A.: The cost of retraining is exorbitant.

4-: From Dragging out the Red peril, by Richard Hall, published in The Bulletin (Sydney, New South Wales, Australia) of Saturday 19th July 1975:

The tensions and conflicts in the factories of our contemporary society are not the product of sinister agitators or Pommie shop stewards (singling out the shop steward movement for the scapegoat, along with the sinister Communist, is the present manifestation of the refusal of some of our industrialists to face problems of the factory floor.)

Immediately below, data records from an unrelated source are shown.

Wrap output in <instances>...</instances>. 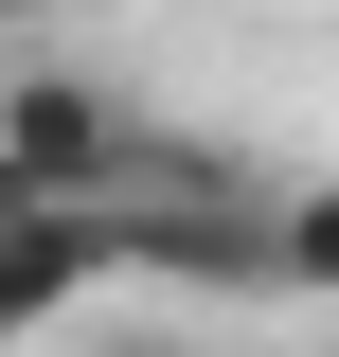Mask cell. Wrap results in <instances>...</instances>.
I'll use <instances>...</instances> for the list:
<instances>
[{
  "instance_id": "3",
  "label": "cell",
  "mask_w": 339,
  "mask_h": 357,
  "mask_svg": "<svg viewBox=\"0 0 339 357\" xmlns=\"http://www.w3.org/2000/svg\"><path fill=\"white\" fill-rule=\"evenodd\" d=\"M268 268H286L303 304H322V286H339V178H322V197H286V215H268Z\"/></svg>"
},
{
  "instance_id": "4",
  "label": "cell",
  "mask_w": 339,
  "mask_h": 357,
  "mask_svg": "<svg viewBox=\"0 0 339 357\" xmlns=\"http://www.w3.org/2000/svg\"><path fill=\"white\" fill-rule=\"evenodd\" d=\"M0 36H18V0H0Z\"/></svg>"
},
{
  "instance_id": "2",
  "label": "cell",
  "mask_w": 339,
  "mask_h": 357,
  "mask_svg": "<svg viewBox=\"0 0 339 357\" xmlns=\"http://www.w3.org/2000/svg\"><path fill=\"white\" fill-rule=\"evenodd\" d=\"M0 178H18V197H126V89L18 72L0 89Z\"/></svg>"
},
{
  "instance_id": "1",
  "label": "cell",
  "mask_w": 339,
  "mask_h": 357,
  "mask_svg": "<svg viewBox=\"0 0 339 357\" xmlns=\"http://www.w3.org/2000/svg\"><path fill=\"white\" fill-rule=\"evenodd\" d=\"M107 268H126V197H18V215H0V357L54 340Z\"/></svg>"
},
{
  "instance_id": "5",
  "label": "cell",
  "mask_w": 339,
  "mask_h": 357,
  "mask_svg": "<svg viewBox=\"0 0 339 357\" xmlns=\"http://www.w3.org/2000/svg\"><path fill=\"white\" fill-rule=\"evenodd\" d=\"M0 215H18V178H0Z\"/></svg>"
}]
</instances>
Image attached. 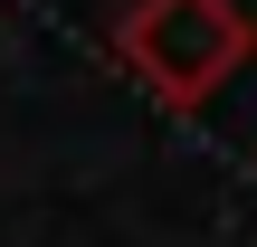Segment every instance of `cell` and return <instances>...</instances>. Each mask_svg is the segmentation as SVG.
<instances>
[{"label":"cell","instance_id":"obj_1","mask_svg":"<svg viewBox=\"0 0 257 247\" xmlns=\"http://www.w3.org/2000/svg\"><path fill=\"white\" fill-rule=\"evenodd\" d=\"M124 57L162 86V95H210L238 57H248V29H238V10L229 0H143L134 19H124Z\"/></svg>","mask_w":257,"mask_h":247}]
</instances>
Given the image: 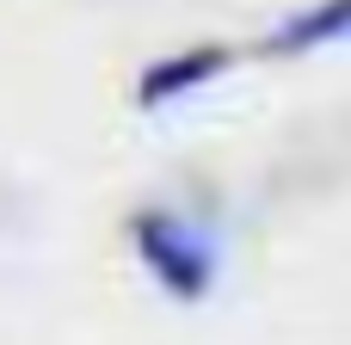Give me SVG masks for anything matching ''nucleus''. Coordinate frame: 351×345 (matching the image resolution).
Listing matches in <instances>:
<instances>
[{
	"mask_svg": "<svg viewBox=\"0 0 351 345\" xmlns=\"http://www.w3.org/2000/svg\"><path fill=\"white\" fill-rule=\"evenodd\" d=\"M228 68V49H179V56H167V62H148L142 68V80H136V105L142 111H154V105H173V99H185V93H197L204 80H216Z\"/></svg>",
	"mask_w": 351,
	"mask_h": 345,
	"instance_id": "obj_2",
	"label": "nucleus"
},
{
	"mask_svg": "<svg viewBox=\"0 0 351 345\" xmlns=\"http://www.w3.org/2000/svg\"><path fill=\"white\" fill-rule=\"evenodd\" d=\"M346 19H351V0H327V6H315V12H296V19L271 37V49H278V56H296V49L333 43V37L346 31Z\"/></svg>",
	"mask_w": 351,
	"mask_h": 345,
	"instance_id": "obj_3",
	"label": "nucleus"
},
{
	"mask_svg": "<svg viewBox=\"0 0 351 345\" xmlns=\"http://www.w3.org/2000/svg\"><path fill=\"white\" fill-rule=\"evenodd\" d=\"M130 241H136V259L142 272L173 296V302H204L216 290V247L173 210H142L130 222Z\"/></svg>",
	"mask_w": 351,
	"mask_h": 345,
	"instance_id": "obj_1",
	"label": "nucleus"
}]
</instances>
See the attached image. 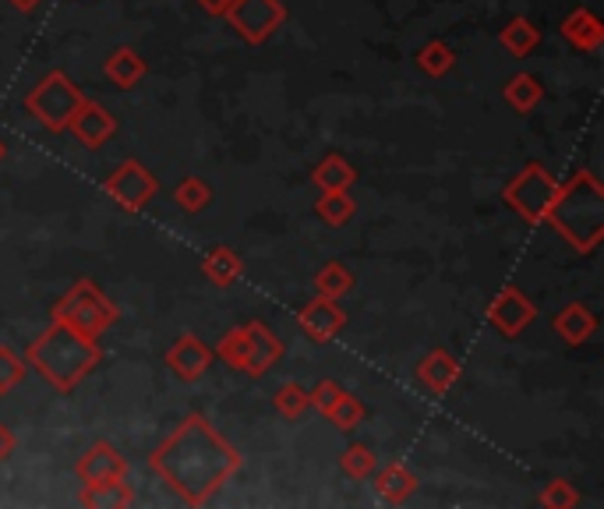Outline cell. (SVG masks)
Here are the masks:
<instances>
[{
    "label": "cell",
    "instance_id": "ffe728a7",
    "mask_svg": "<svg viewBox=\"0 0 604 509\" xmlns=\"http://www.w3.org/2000/svg\"><path fill=\"white\" fill-rule=\"evenodd\" d=\"M502 96L509 103V110L534 114L541 107V99H545V82H541L537 74H531V71H520V74H512V79L506 82Z\"/></svg>",
    "mask_w": 604,
    "mask_h": 509
},
{
    "label": "cell",
    "instance_id": "7a4b0ae2",
    "mask_svg": "<svg viewBox=\"0 0 604 509\" xmlns=\"http://www.w3.org/2000/svg\"><path fill=\"white\" fill-rule=\"evenodd\" d=\"M103 362L99 340L74 333L64 322H50L43 333L25 347L28 371H39L57 393H74Z\"/></svg>",
    "mask_w": 604,
    "mask_h": 509
},
{
    "label": "cell",
    "instance_id": "4fadbf2b",
    "mask_svg": "<svg viewBox=\"0 0 604 509\" xmlns=\"http://www.w3.org/2000/svg\"><path fill=\"white\" fill-rule=\"evenodd\" d=\"M245 340H248V362H245V376L262 379L269 368H273L283 357V340L276 336L273 325H265L262 319L245 322Z\"/></svg>",
    "mask_w": 604,
    "mask_h": 509
},
{
    "label": "cell",
    "instance_id": "f546056e",
    "mask_svg": "<svg viewBox=\"0 0 604 509\" xmlns=\"http://www.w3.org/2000/svg\"><path fill=\"white\" fill-rule=\"evenodd\" d=\"M273 407L280 411V417H286V422H300L311 403H308V389L300 382H283L276 393H273Z\"/></svg>",
    "mask_w": 604,
    "mask_h": 509
},
{
    "label": "cell",
    "instance_id": "d6a6232c",
    "mask_svg": "<svg viewBox=\"0 0 604 509\" xmlns=\"http://www.w3.org/2000/svg\"><path fill=\"white\" fill-rule=\"evenodd\" d=\"M537 502L545 509H577L580 506V492H577V485H569L566 477H552V482L541 488Z\"/></svg>",
    "mask_w": 604,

One thought on “‘Pommy shop steward’: meaning and origin

  1. This is an interesting phrase indeed. As the text indicates the phrase refers to a situation of political tension regarding labour relations. The pommy shop steward was more of a political activist than the typical Aussie and they ‘led the charge’. With all the zeal of the migrant.
    It has overtones reflecting upon the mindset of the typical Aussie: saying something about the Aussie culture at least then, perhaps now.
    There is in Aussie parlance the word ‘urger’. People get called ‘urgers’. It is in use far more – or used to be – than in other English speaking countries. It was almost a common epithet.
    It refers to people who persuade other people to do things that the urger himself would be frightened to do, perhaps things of mischief, perhaps things of common good but fraught with peril and most often generally things that put the urged in some jeopardy: hence an ‘urger’ was primarily in the first instance a threat.
    But back in the days of the pommy shop stewart the Aussies were very largely ‘urgers’. They urged these ‘new chum’ people into the union and then they urged them into the high profile and precarious positions of shop stewards.
    It can depend how you look at it: the Aussies were ‘behind them’ you could say or the Aussies were ‘a bunch of urgers’ you could say. Both at once perhaps.
    Point is it was all very interesting and nationally significance. The poms were urged into prominence, they took the positions and fought well, they were backed by sufficient numbers of Aussies (far, far, far more than back Julian Assange for instance) and working conditions in Australia changed for the better.